* **Required actions**
1. In the text on the Sault Tribe of Chippewa Indians, who defeated Aaron A. Payment in his 2008 race for re-election?
2. List every year in which, according to the text on the Sault Tribe of Chippewa Indians, Aaron A. Payment won election as chairman.

* **Document extract**
The Sault Tribe of Chippewa Indians is the largest federally recognized tribe in Michigan, outnumbering the next largest tribe, the Pokagon Band of Potawatomi Indians, by a scale of about five to one. It was recognized in 1972 with five units in seven counties. In 1979 the tribal council included the Mackinac Band as members, nearly doubling its enrollment. The tribe's revenues from its Kewadin Casinos has enabled it to establish health centers and invest in education for its members.

==Government==
The Sault Tribe operates its own government, with regular elections for chairperson and council members. Council members represent the tribe's five units throughout seven counties in Michigan's Upper Peninsula. Over one half of the tribe's enrolled members reside outside the five units, but vote within those established units. They vote in a unit where they have significant ancestral or historic ties.

In 2012 the politician Aaron A. Payment was elected chairman by the largest majority in the tribe's modern history. He had first been elected to the Tribal Council in 1996. He was elected as chairman in 2004, defeating a 17-year incumbent. In 2008 he lost his race for re-election to Joe Eitrem, but was re-elected in 2012, 2016 and 2020.

The tribe operates its own police department and tribal court.

==History==

For hundreds of years preceding modern European contact, the Sault (Soo) Band ancestors were part of the large Lake Superior Band of Chippewa Indians. The Ojibwe (known as Chippewa in the United States) were known to have migrated over centuries from the Atlantic Coast. They historically spoke the Ojibwe language, one of numerous Algonquian languages.

* **Data provided**
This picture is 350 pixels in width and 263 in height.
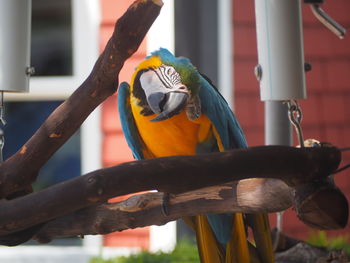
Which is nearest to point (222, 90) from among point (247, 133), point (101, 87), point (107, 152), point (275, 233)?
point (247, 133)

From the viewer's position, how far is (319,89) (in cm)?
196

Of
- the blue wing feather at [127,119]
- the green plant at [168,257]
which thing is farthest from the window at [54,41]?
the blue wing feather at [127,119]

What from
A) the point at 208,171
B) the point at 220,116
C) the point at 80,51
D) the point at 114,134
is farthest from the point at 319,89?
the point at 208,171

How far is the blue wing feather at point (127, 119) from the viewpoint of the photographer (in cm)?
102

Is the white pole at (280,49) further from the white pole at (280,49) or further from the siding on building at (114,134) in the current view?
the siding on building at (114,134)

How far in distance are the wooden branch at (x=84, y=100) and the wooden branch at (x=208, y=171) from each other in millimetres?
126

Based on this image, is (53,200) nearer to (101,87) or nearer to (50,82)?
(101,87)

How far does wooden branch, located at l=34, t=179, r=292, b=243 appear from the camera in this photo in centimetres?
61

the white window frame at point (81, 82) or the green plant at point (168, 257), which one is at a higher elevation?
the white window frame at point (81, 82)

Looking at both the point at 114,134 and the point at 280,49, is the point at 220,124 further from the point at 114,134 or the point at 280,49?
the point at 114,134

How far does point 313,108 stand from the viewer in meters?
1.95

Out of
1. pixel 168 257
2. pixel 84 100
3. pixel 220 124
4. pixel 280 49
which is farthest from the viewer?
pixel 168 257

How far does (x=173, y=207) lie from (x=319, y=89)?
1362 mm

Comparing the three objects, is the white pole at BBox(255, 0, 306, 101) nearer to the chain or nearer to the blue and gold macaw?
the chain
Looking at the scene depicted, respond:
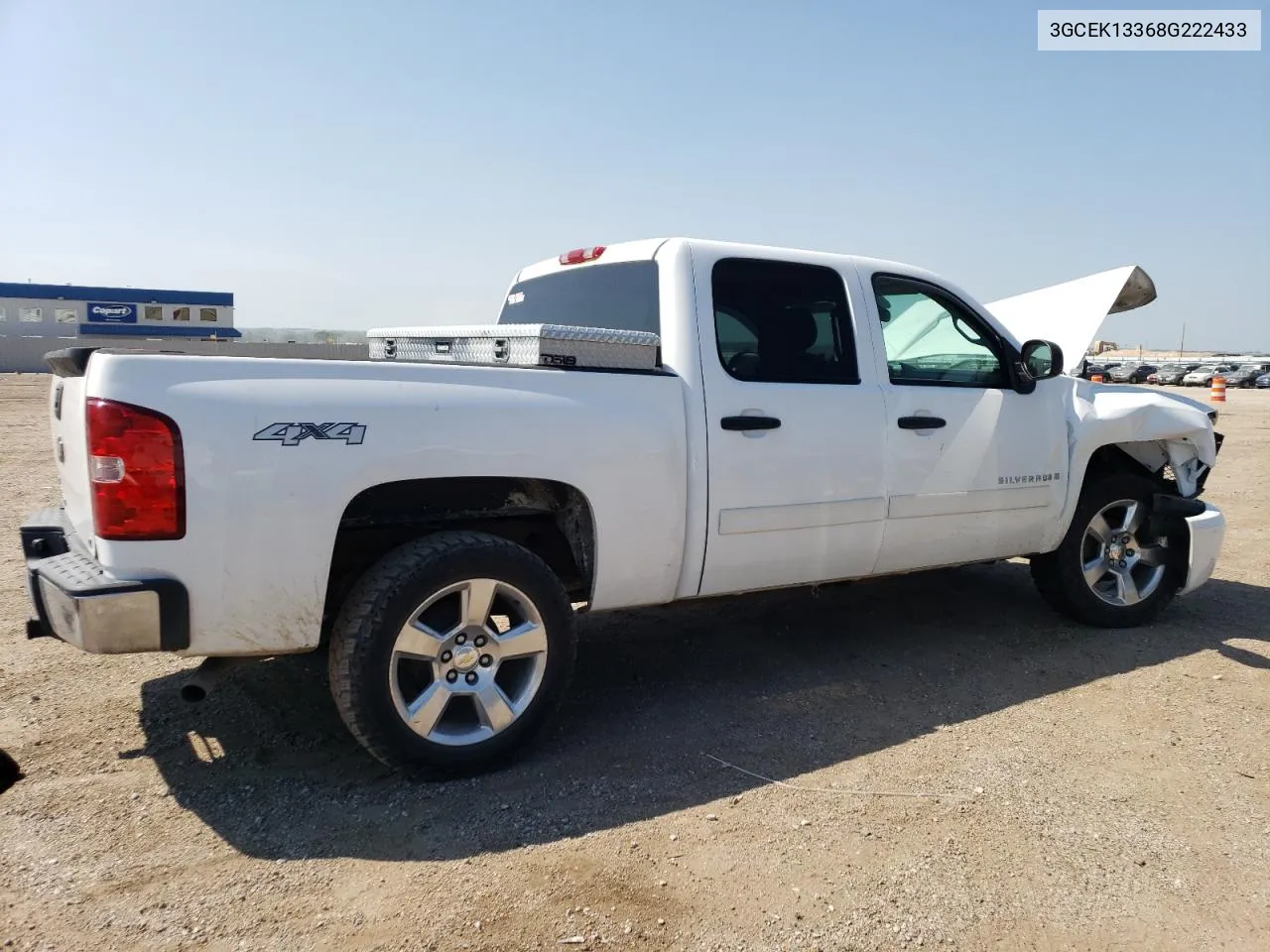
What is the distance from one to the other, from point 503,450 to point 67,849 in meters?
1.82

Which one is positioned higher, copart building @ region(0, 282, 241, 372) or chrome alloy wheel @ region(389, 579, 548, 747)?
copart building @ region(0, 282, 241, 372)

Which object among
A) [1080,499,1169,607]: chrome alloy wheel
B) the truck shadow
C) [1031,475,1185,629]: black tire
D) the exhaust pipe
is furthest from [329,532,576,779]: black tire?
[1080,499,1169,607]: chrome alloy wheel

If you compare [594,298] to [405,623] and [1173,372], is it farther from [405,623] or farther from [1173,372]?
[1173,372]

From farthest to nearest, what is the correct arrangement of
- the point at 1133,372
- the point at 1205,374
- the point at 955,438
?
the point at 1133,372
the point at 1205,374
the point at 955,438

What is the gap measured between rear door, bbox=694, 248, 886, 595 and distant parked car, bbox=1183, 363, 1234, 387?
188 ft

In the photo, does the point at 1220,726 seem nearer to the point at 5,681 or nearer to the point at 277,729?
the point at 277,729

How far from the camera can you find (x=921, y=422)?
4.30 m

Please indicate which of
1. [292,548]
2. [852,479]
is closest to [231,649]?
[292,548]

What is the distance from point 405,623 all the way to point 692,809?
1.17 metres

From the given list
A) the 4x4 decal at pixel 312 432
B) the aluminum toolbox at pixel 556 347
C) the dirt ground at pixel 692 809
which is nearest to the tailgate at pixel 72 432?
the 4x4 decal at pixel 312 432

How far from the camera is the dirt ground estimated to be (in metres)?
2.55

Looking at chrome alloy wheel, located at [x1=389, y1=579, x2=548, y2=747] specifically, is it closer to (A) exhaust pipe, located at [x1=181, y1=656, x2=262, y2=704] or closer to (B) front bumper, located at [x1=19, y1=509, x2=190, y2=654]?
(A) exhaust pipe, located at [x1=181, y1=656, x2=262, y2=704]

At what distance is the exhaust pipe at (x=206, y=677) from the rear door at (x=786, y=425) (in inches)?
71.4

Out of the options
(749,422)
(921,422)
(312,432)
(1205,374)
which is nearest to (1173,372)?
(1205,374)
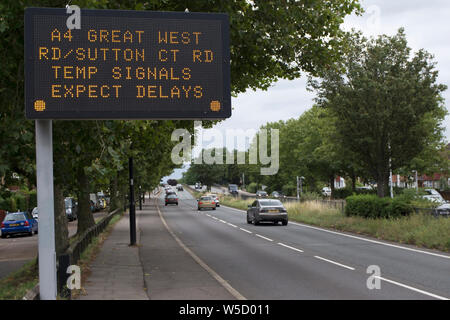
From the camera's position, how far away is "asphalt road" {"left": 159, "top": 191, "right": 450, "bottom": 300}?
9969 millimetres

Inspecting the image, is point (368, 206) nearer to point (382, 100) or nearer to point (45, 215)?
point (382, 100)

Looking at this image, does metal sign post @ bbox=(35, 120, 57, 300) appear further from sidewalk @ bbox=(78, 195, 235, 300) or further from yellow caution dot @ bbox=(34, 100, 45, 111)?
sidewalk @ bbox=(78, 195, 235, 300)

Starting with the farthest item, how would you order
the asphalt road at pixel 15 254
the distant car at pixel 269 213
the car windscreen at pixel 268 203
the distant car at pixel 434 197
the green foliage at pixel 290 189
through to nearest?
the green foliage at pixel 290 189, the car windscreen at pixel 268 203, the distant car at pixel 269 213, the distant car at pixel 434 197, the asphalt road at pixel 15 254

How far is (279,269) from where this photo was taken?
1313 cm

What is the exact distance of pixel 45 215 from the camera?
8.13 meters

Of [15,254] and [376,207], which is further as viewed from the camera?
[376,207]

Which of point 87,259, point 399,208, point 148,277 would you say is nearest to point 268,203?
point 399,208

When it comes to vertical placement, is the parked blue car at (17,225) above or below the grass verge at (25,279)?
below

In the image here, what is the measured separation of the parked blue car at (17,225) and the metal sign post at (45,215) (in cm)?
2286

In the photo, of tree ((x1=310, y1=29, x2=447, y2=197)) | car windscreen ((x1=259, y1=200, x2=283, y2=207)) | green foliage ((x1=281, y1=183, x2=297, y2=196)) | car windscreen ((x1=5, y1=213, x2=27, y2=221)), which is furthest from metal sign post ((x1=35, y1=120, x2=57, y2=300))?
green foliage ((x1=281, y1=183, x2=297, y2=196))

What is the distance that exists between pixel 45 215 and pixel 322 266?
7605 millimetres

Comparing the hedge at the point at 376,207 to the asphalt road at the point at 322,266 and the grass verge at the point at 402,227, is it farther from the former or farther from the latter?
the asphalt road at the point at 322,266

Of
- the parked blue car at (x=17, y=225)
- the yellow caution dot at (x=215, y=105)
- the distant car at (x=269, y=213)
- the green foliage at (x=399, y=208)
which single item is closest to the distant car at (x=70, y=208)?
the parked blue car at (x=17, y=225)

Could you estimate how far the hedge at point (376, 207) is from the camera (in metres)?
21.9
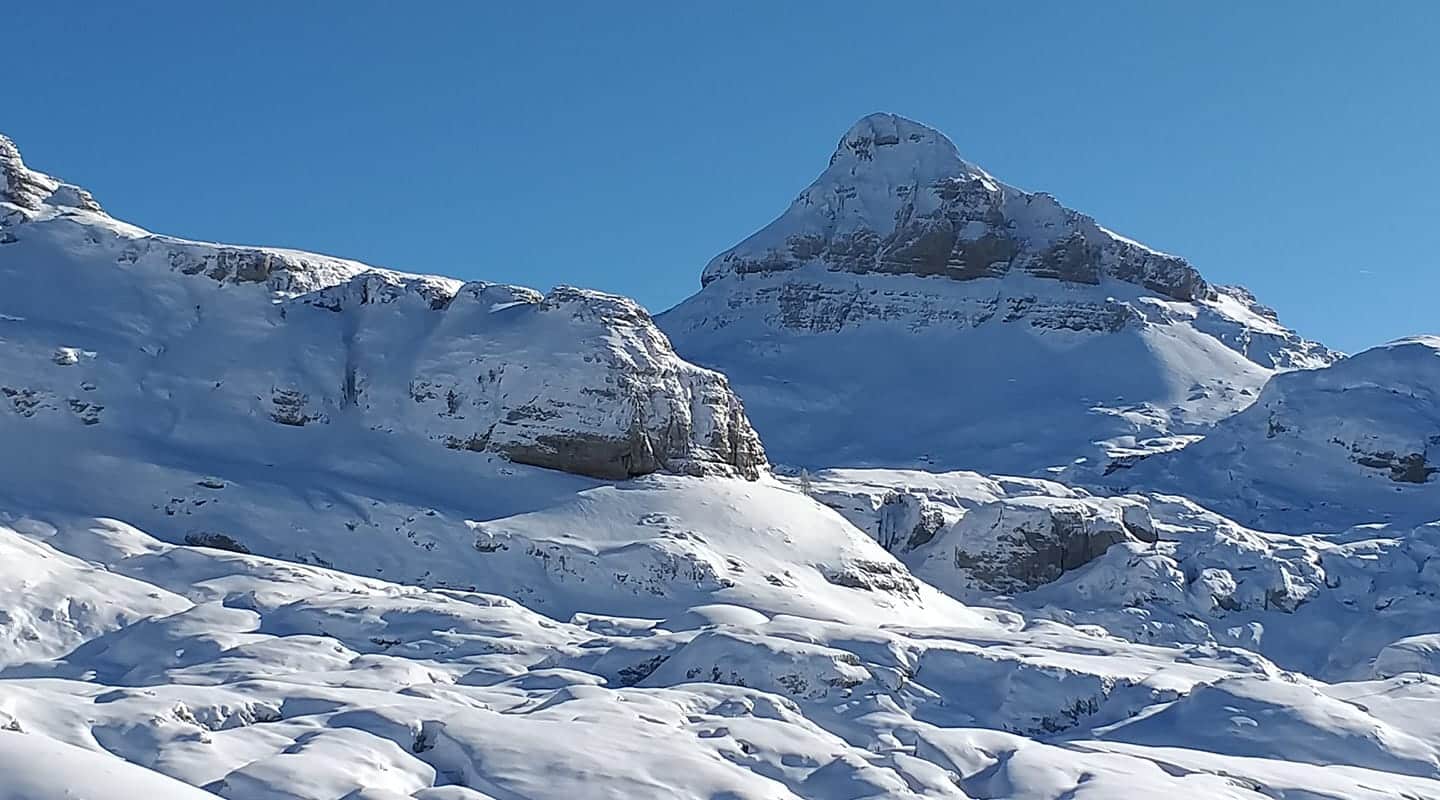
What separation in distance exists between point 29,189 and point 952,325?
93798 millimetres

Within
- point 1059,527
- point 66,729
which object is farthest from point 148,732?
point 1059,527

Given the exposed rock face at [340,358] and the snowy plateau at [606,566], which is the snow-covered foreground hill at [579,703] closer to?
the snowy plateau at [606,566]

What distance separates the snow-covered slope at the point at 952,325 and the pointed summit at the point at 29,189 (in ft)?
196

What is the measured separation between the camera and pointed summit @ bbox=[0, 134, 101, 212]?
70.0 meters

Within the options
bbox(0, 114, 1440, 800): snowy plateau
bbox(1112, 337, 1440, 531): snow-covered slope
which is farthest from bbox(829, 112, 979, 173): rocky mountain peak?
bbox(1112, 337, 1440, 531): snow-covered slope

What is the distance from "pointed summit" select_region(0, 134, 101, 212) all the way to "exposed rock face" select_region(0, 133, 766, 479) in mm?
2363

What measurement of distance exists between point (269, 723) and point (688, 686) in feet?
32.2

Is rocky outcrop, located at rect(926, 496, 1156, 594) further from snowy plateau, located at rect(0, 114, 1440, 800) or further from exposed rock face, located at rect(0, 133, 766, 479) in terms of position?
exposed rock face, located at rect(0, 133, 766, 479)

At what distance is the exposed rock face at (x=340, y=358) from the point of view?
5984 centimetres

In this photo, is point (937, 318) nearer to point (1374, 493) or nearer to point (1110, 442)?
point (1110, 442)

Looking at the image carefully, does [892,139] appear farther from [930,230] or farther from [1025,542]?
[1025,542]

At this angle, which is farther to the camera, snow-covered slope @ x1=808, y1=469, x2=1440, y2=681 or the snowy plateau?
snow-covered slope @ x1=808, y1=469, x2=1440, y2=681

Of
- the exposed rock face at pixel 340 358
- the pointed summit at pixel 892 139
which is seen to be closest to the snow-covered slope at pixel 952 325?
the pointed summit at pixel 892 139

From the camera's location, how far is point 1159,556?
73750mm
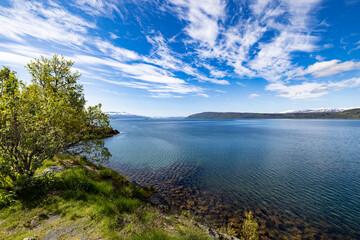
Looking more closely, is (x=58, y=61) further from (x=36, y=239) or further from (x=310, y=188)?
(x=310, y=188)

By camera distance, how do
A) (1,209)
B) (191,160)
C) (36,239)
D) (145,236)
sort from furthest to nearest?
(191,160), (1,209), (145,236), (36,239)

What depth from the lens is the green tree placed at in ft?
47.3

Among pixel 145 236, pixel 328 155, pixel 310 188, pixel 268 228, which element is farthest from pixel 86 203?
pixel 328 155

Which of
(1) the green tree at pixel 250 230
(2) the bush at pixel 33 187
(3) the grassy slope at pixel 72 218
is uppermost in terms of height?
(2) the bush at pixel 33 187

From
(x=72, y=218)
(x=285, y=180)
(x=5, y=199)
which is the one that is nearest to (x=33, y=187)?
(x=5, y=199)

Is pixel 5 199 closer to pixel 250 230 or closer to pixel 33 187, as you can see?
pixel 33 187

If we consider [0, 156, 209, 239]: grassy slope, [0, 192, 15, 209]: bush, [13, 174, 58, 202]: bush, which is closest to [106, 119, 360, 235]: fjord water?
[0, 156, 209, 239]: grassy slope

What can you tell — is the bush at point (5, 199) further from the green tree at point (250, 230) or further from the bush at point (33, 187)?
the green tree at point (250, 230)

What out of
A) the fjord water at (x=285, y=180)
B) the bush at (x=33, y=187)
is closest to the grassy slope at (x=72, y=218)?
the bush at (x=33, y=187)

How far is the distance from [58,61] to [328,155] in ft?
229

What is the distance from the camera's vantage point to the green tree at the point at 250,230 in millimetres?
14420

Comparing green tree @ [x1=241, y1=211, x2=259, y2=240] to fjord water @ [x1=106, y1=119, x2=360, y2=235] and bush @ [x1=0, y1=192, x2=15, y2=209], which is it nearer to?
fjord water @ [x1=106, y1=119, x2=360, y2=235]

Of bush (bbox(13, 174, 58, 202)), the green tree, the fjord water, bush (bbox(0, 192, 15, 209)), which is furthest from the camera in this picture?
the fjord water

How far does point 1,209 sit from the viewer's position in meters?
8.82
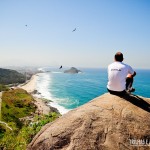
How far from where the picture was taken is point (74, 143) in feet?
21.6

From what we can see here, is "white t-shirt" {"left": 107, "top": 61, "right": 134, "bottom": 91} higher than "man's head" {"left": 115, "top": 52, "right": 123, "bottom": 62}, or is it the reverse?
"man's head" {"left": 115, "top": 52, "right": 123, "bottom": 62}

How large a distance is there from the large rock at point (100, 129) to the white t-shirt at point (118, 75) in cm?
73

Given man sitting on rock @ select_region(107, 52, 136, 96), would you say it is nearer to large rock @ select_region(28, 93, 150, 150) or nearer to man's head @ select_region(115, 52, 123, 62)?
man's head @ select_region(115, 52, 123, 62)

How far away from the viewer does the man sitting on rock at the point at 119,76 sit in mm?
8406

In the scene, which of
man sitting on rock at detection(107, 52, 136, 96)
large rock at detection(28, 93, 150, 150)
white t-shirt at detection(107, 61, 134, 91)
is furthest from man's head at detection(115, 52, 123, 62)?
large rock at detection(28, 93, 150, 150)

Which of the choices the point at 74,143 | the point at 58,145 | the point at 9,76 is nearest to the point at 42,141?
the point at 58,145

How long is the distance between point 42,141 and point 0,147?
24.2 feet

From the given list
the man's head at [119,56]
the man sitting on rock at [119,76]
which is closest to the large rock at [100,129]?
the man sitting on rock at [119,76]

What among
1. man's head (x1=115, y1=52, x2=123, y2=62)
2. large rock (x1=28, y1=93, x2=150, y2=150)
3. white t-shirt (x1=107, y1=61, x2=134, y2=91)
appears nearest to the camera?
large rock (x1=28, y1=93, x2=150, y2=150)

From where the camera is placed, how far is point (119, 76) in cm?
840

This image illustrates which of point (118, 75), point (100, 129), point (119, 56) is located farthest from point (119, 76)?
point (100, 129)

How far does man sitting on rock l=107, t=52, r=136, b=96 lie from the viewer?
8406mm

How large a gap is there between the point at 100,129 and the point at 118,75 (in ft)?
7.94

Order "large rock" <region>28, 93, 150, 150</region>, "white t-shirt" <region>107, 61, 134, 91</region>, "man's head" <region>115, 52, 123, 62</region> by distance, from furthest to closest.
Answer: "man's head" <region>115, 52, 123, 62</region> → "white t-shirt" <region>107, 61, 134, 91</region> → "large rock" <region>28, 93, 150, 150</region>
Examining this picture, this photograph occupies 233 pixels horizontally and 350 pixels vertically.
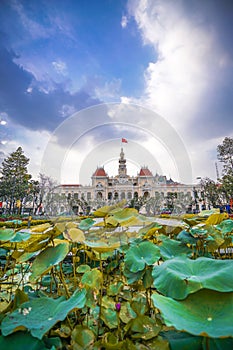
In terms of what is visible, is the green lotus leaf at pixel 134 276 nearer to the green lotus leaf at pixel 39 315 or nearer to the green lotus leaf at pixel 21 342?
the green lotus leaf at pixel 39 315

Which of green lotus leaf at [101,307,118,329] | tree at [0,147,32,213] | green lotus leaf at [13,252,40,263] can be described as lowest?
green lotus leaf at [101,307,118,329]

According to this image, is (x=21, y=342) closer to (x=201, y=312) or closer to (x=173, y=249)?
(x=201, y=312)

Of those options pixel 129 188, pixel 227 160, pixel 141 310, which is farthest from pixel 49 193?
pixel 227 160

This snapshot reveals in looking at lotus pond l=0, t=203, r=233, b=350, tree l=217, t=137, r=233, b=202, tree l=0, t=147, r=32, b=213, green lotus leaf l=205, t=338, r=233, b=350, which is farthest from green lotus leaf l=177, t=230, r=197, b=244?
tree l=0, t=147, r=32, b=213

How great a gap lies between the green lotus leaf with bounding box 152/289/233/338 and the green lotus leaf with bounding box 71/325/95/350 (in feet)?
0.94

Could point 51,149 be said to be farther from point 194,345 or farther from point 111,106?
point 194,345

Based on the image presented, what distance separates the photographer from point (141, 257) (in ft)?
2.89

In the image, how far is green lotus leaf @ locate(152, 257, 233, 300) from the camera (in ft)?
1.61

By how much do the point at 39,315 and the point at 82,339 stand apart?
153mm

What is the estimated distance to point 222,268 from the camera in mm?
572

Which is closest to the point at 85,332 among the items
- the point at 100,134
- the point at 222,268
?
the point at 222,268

* **Answer set**
1. Joe Eitrem

2. 2004, 2012, 2016, 2020